You will not be allowed to achieve any significant success unless you are highly educated in things other than design. A design professional must possess a liberal education that is not overwhelmed by design-centric issues.

Design education

A design professional must first be a competent designer, yet many today are not. Sadly, many of designers I question tell me that no one ever taught them the fundamentals of artistry. They tell me that their formal education in high school, college, or (most regrettably) design school failed to include any reference to the communicative basics for artistic vocabulary of line, form, color, and texture. I’m also told that the artistic grammar of contrast, harmony, balance, and distribution were only mildly referenced in their design studies.

To put this into perspective, this situation is very like practicing physicians saying that human anatomy and physiology were only mildly referenced in their studies if at all. In any other profession, an educational void such as this would be cause for serious alarm. In the design profession, however, it would seem to be considered merely an inconvenient but largely irrelevant issue. Only it’s not.

It is one thing to be professionally unprepared, but to lack foundational design understanding is to be incompetent. If you aspire toward a more professional practice, you must work to eliminate the voids in your education, especially those concerned with design’s foundation.

The Academic Path

This is not to say that all academic web design programs are without merit; just that most of them are. There are, however, a few high-quality institutions with good programs. For instance, Hyper Island, SVA’s Interaction Design program and Carnegie Mellon’s Interaction Designprogram each offers a solid curriculum, but there aren’t too many others that do. If you look at what these institutions and programs offer and what they demand, you get the sense that they’re serious about delivering on the promise of their course descriptions.

You may have noticed that the few quality design programs are largely graduate programs. There is a good reason for this, and it indicates their importance as simply part of a good education: these programs are specialized, and as such do not constitute a foundation degree. I highly recommend that any aspiring designer interested in academic education first acquire a basic liberal arts degree or equivalent before pursuing one of these specialized programs. Education should initially be about preparing you as a responsible, competent human being. Skipping that in favor of specialized interest smacks of fetish, and it won’t prepare you for any profession.

The most important lesson an aspiring design professional can learn is to take responsibility for his or her own education. Your education is up to you. Your teachers and professors can’t “learn” you anything. You have to learn it, internalize it, and make it your own so that you apply your understanding intuitively in practice. What’s more, it is not your teachers’ job to prepare you for life or to give you the entire syllabus for what is required. Their job is to point the way toward the path you should follow. Period.

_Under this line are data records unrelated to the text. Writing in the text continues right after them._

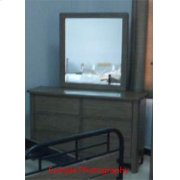 CLEARANCE ITEM--Dresser & Mirror Product Image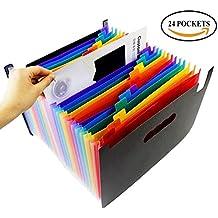 24 Pockets Multicolour High Capacity Expanding Files Folder Portable Accordion Document Folder Plastic A4 Business Organizer Bag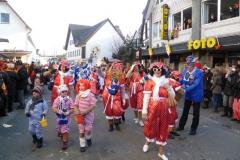 2013_karneval_199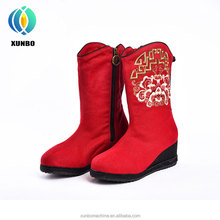 The most comfortable canvas ladies custom ankle snow boots women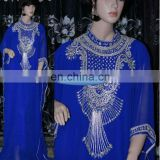 kaftan caftan dress Dubai Wholesale African Kaftan Golden & Silver work Kaftan Abaya Faras... K13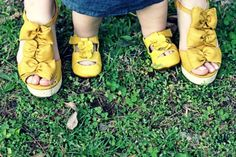 So cute mother/daughter shoe photo shoot!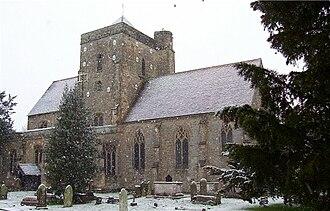 Etchingham - The parish church in snow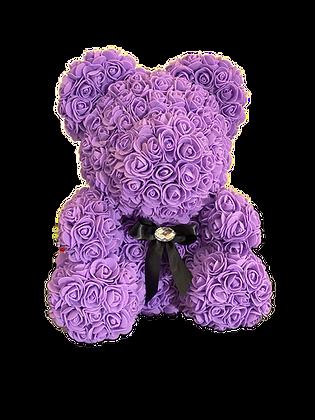 Flower Foam Bear - Purple
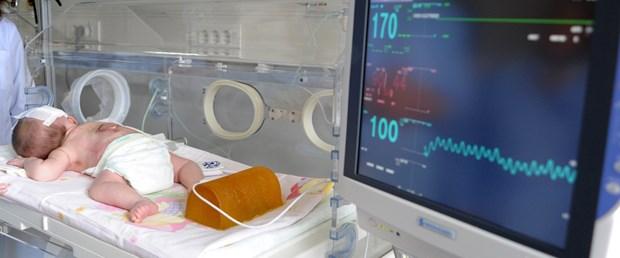 Bebeğin engelli doğmasını engellemek için…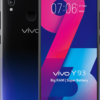 vivo y93 3/32gb 13/8megapixel camera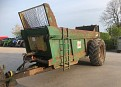 Richard Western 10T Rear Discharge Spreader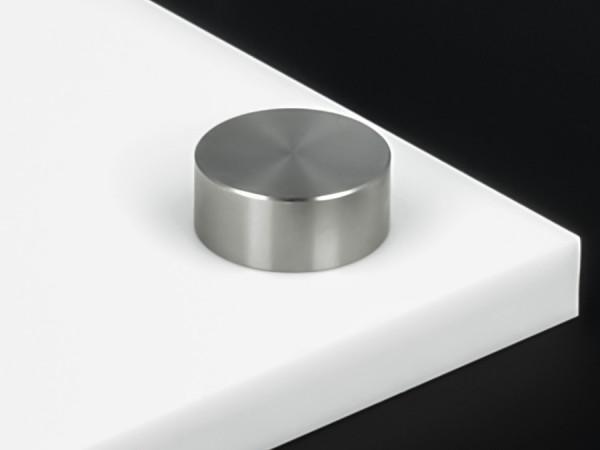 Schraubenkopfabdeckung Edelstahl inkl. Gewindehülse flach Ø18 mm | V2A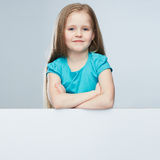 Girl child with white board.  portrait. Royalty Free Stock Photos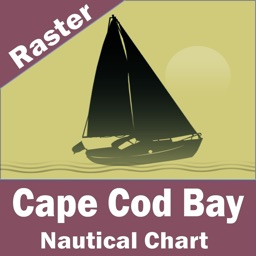 Cape Cod Bay – Raster Nautical Charts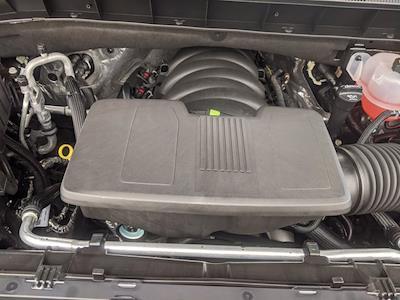 2021 Chevrolet Silverado 1500 Crew Cab 4x4, Pickup #MZ379942 - photo 15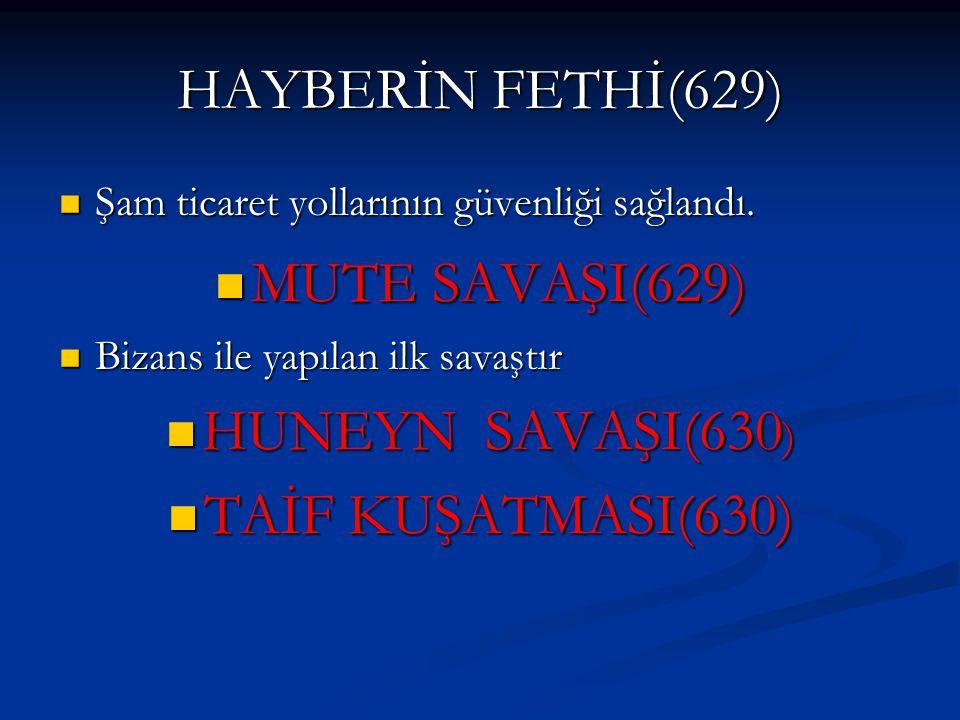 HAYBERİN FETHİ(629) Şam ticaret yollarının güvenliği sağlandı. Şam ticaret yollarının güvenliği sağlandı. MUTE SAVAŞI(629) MUTE SAVAŞI(629) Bizans ile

Each individual component or topic that your teacher/professor includes in a course syllabus is but the surface of great depths or the opening to a deep rabbit hole. What should be understood (and seldom is) is that your mandate is then to fully explore those depths on your own or with others outside of the classroom. The full lesson will not be spoon-fed to you!

Your education is not what you receive in class, but rather what you discover in further study. If you fail to recognize and act on this fact your education will be entirely inadequate. As one working to become a professional, an overall assumption of responsibility is the position from which all of your activities and choices must come; starting with the fact that your education is your responsibility.